Stored data
● ● ●
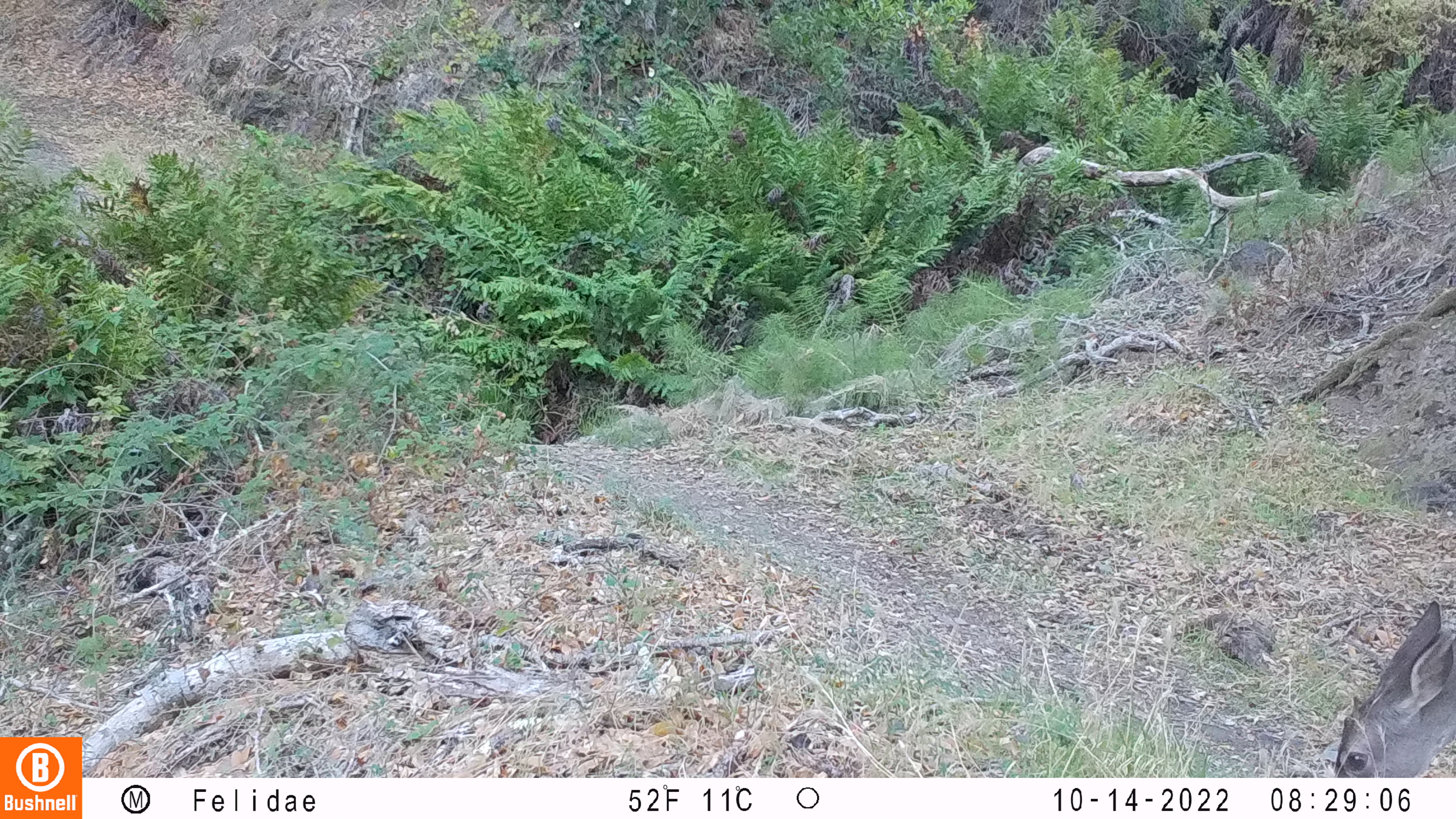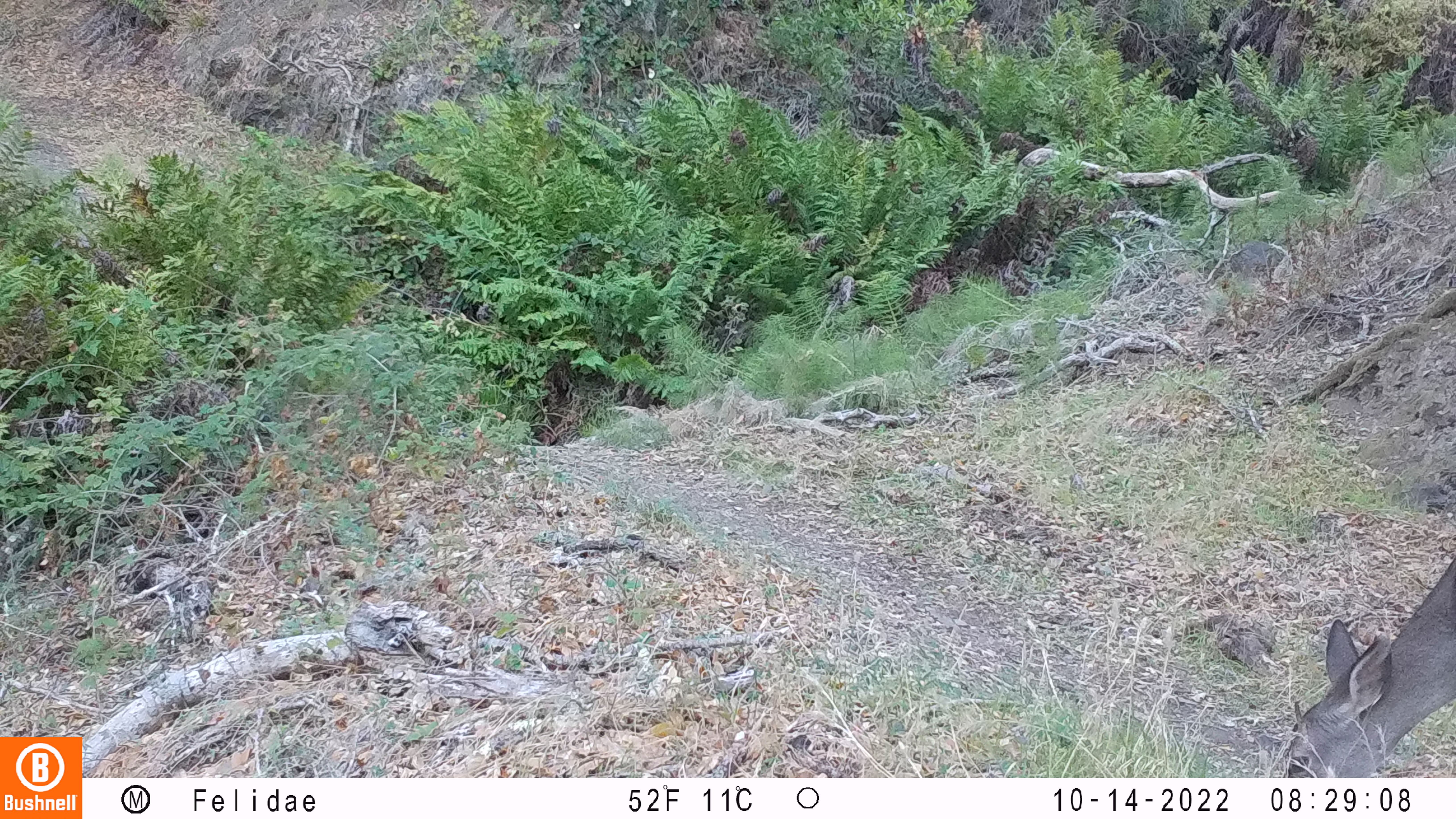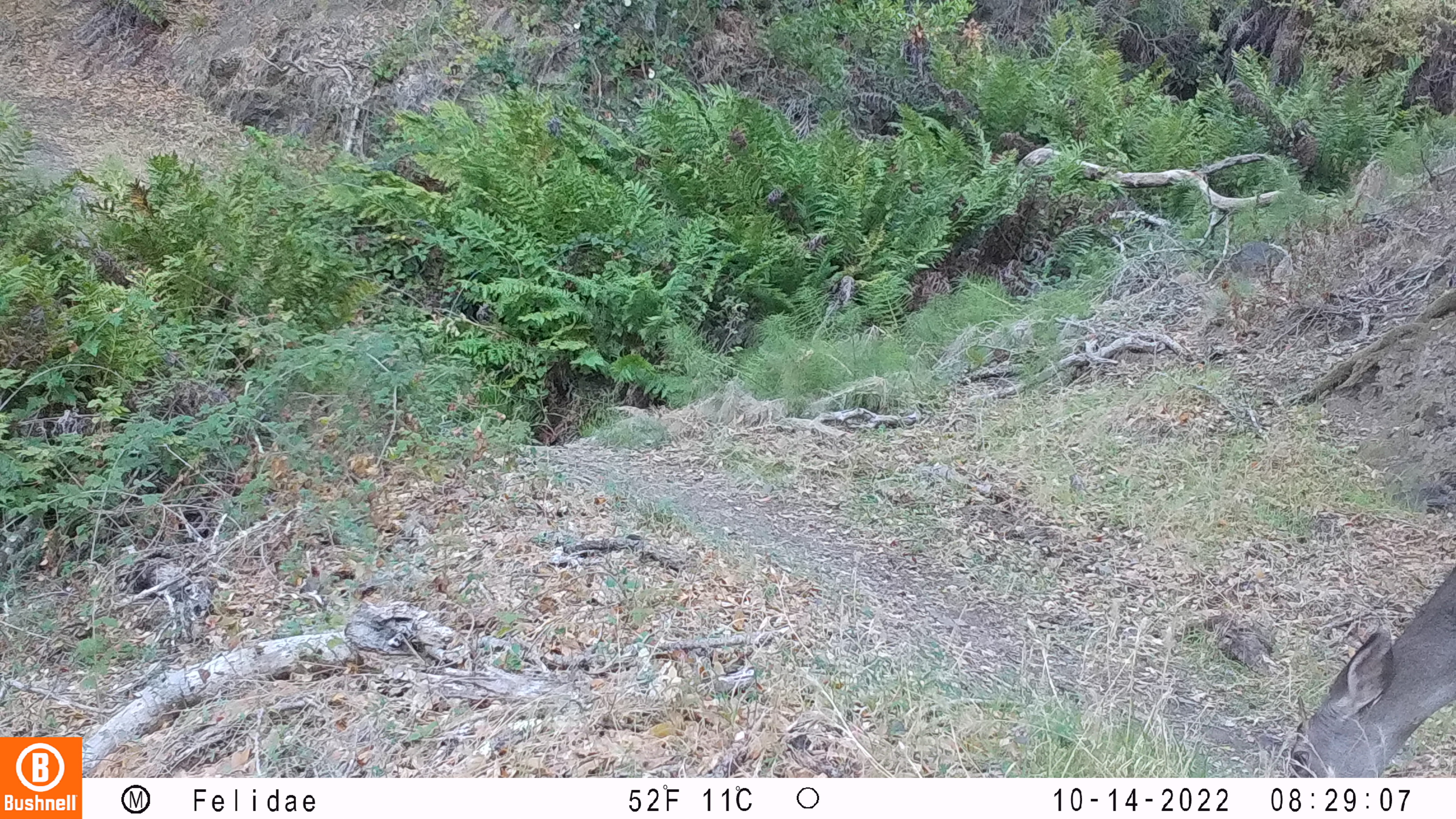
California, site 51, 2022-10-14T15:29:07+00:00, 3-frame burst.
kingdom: Animalia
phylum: Chordata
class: Mammalia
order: Artiodactyla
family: Cervidae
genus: Odocoileus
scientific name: Odocoileus hemionus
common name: mule deer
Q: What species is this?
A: Mule deer (Odocoileus hemionus).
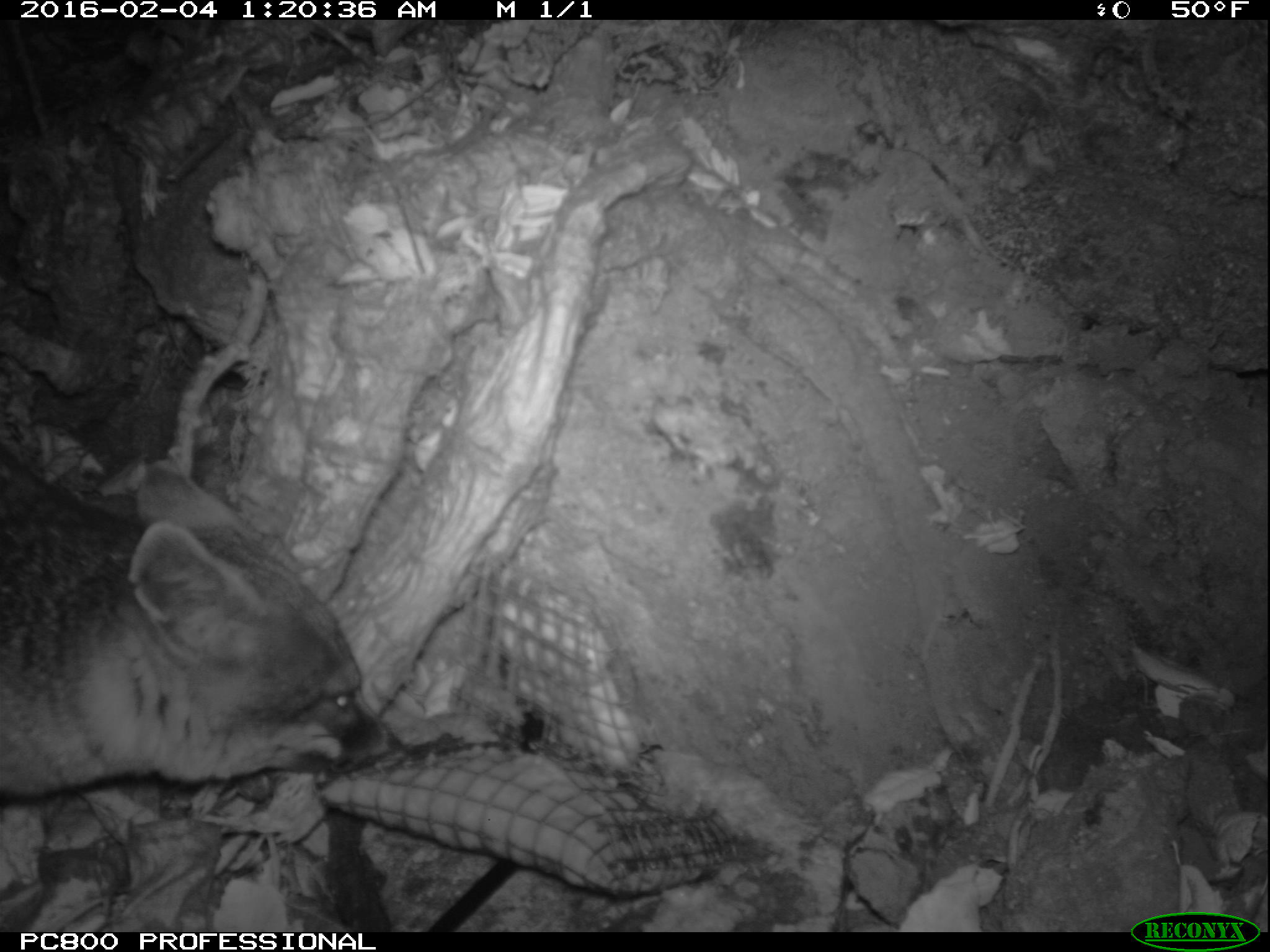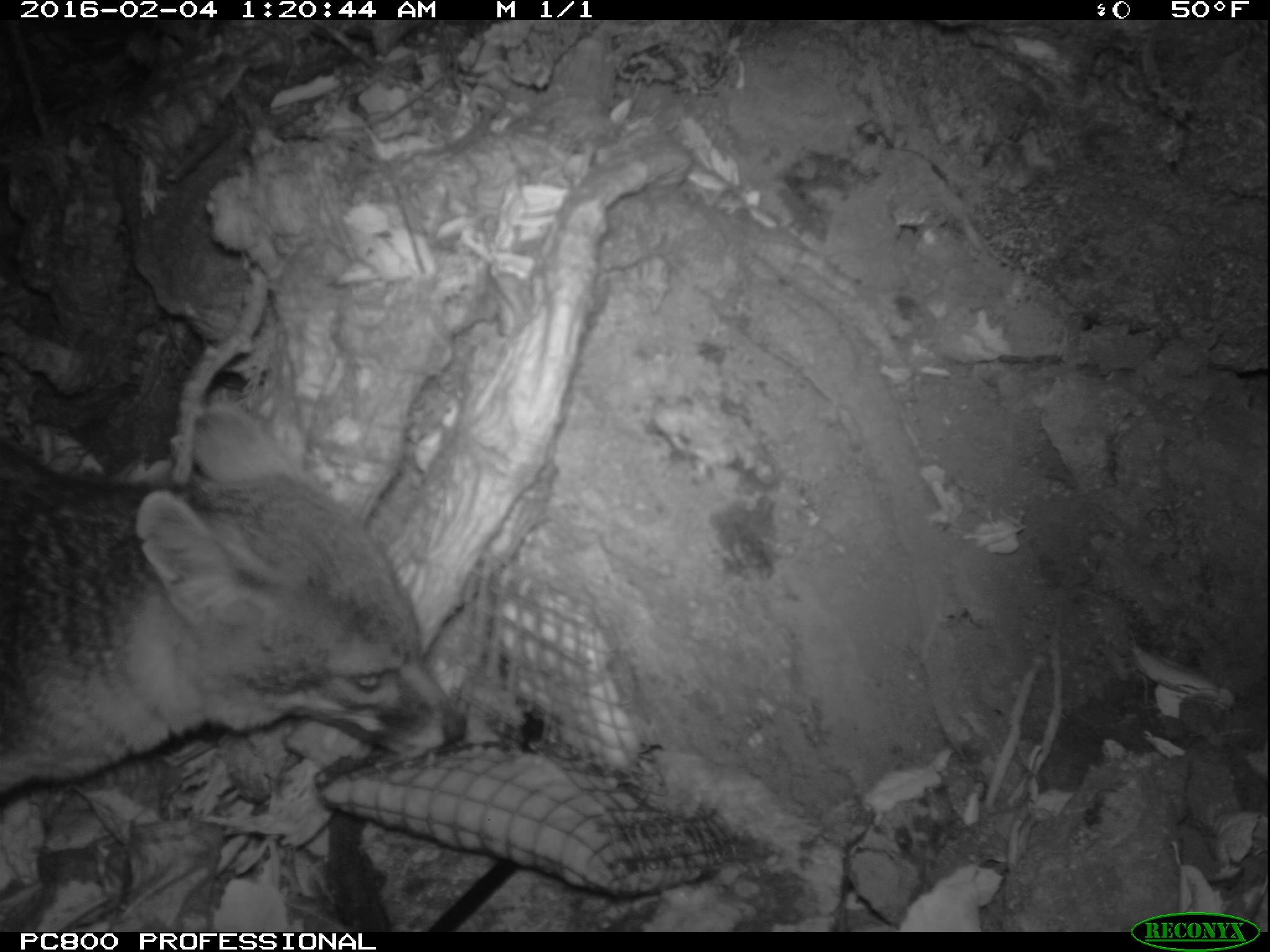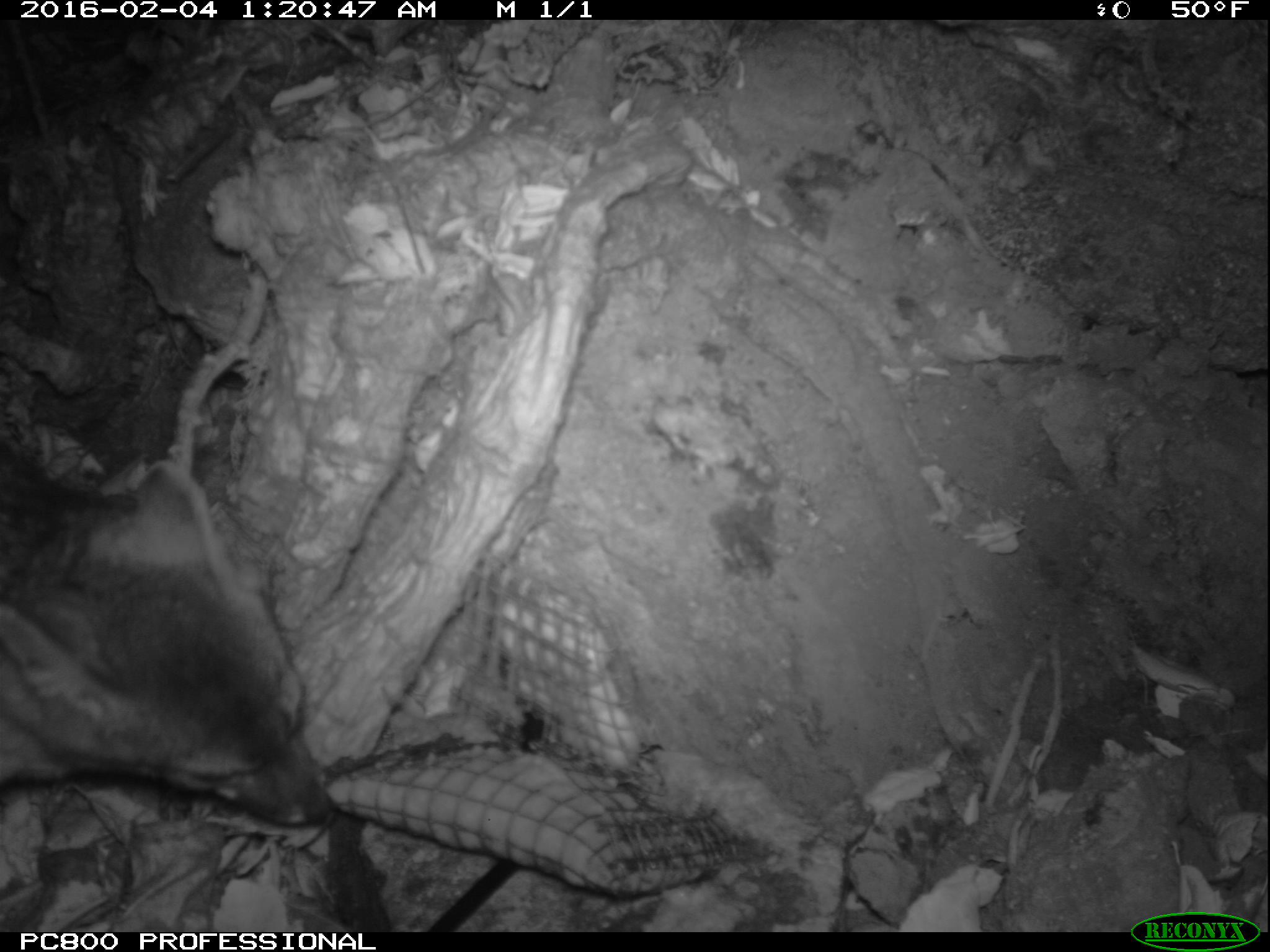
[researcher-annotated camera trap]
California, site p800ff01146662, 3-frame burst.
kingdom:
● ● ●
Leave out the pictures and return every record word for word.

WRITTEN ANSWER —
California, site 51, 2022-10-14T15:29:07+00:00, 3-frame burst.
kingdom: Animalia
phylum: Chordata
class: Mammalia
order: Artiodactyla
family: Cervidae
genus: Odocoileus
scientific name: Odocoileus hemionus
common name: mule deer
Q: What species is this?
A: Mule deer (Odocoileus hemionus).
[researcher-annotated camera trap]
California, site p800ff01146662, 3-frame burst.
kingdom:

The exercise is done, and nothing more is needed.